Extracted text —

++++++

Again, this is for emergencies ONLY.

Both the mini and the fully-funded emergency funds should be accessible, but not TOO accessible.

Where Do I Keep My Emergency Fund?

The first place you can choose is in a savings account at a local bank or credit union. I say local banks or credit unions because you will get better customer service and you will be supporting local business. With the big banks wanting to take federal bail out money, there will be a lot of changes and upheavals going on, so I avoid them like the plague, personally. I also suggest setting up the savings account separate and apart from your typical checking account. It makes it too easy to dip into savings when they are linked together.

The second place is in a money market account, with check writing capabilities. This is not the best place for the $1000 emergency fund, but it is exactly where the fully-funded emergency fund needs to be. There is a limit on how many checks you can write each month, and if you ever had to live off your full emergency fund, you can write yourself a check every month and then use your normal checking account as you typically would.

The third place is in an ING Direct Orange savings account. They are insured through the FDIC, but all of the banking is done online or over the phone. I will often tell people who have a hard time staying out of their Emergency Funds to put their money there because it's a little harder to access. There is a 2 business day transfer period, so you really have to think about what you are going to spend your money on. This is where we have our emergency fund, and we have not had any issues with the 2 day waiting period. An ING direct orange savings account also gains 1.85% interest compared to .42% which is the average of most banks. Contact me if you

The emergency fund is not meant to make you money. It's there to be your safety net.

An emergency fund is Murphy Repellent and insurance against life. We all know who Murphy is, right? Murphy's Law: Whatever can go wrong, will go wrong. Murphy likes to visit people – especially when they begin to change their financial lives around. He just tried to camp out at our house, but because we had the emergency fund, we were able to kick him to the curb super fast. It is Murphy repellent. It keeps him away, but if he does show up, you can get rid of him quickly.

++++++

Directions —
[1] List the places the emergency fund text above names for keeping an emergency fund.
[2] Continue the emergency fund text above, starting after its last sentence.

++++++

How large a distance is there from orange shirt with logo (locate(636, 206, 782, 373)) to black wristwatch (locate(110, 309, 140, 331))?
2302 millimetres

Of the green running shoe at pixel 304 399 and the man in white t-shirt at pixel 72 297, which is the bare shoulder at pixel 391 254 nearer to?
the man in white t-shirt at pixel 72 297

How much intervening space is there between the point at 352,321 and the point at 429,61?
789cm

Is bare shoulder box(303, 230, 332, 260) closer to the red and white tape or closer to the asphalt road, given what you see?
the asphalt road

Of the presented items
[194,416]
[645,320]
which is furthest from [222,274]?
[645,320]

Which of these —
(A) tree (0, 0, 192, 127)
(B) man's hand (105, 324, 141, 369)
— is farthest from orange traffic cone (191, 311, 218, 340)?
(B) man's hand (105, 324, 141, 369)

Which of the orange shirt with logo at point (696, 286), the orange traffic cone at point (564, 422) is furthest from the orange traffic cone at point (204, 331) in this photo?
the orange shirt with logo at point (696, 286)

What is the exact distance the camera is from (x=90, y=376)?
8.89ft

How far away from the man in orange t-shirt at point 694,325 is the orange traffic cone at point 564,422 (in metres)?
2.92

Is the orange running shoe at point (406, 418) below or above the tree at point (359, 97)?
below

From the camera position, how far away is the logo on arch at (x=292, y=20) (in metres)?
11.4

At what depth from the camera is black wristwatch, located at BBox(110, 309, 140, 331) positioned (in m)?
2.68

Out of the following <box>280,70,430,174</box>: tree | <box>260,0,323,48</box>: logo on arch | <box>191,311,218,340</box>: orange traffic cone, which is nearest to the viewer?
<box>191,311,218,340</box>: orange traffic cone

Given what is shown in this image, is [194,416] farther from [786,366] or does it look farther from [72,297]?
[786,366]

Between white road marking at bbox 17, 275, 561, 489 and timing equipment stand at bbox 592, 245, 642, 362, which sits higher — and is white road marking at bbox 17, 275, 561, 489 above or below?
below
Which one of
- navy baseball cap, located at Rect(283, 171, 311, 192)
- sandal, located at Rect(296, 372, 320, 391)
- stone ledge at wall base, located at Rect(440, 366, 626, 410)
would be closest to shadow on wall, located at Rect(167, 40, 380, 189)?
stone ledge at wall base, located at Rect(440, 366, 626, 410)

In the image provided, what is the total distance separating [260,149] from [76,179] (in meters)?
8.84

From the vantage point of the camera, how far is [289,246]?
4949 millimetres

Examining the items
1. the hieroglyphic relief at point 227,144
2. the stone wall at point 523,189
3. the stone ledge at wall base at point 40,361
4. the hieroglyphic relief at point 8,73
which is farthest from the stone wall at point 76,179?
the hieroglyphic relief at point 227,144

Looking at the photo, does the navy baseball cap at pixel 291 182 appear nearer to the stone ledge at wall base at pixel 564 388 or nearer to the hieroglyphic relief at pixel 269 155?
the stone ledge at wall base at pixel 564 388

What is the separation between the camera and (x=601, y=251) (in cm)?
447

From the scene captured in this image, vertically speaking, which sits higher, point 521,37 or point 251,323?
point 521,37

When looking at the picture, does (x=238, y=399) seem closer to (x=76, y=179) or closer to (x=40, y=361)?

++++++

Your responses —
[1]
- A savings account at a local bank or credit union
- A money market account with check writing capabilities
- An ING Direct Orange savings account

[2]
Grandma always told us to save for a rainy day. Well, that rainy day is coming because everyone that has a pulse is going to experience an emergency of some kind. Money Magazine says that 80% of you will have a major negative financial event in any 5-10 year period. That could be a layoff, a loss of a job, hospital bills, a car accident. Something is going to happen. "Now Clarisse, you should be more positive." I AM POSITIVE that it’s going to rain so get your umbrella.

I asked some gals in my online Dave Ramsey Fans group what they thought of having their Emergency Fund. One gal said, “An Eemergency Fund turns an otherwise catastrophic event into simply, an inconvenience.” Another said, “My husband’s job is on the line, knowing that he could lose it at any moment, but between the Fully-Funded Emergency Fund and knowing that I’ve gotten good deals and have gotten food stocked up, it is the most amazing feeling in the world.” Another gal said, “When Murphy strikes, I can still be in control.”

And my favorite is “An Emergency Fund makes a good cushion, and a really great pillow because you’ll be able to sleep at night.”

An Emergency Fund will be the best investment you ever make.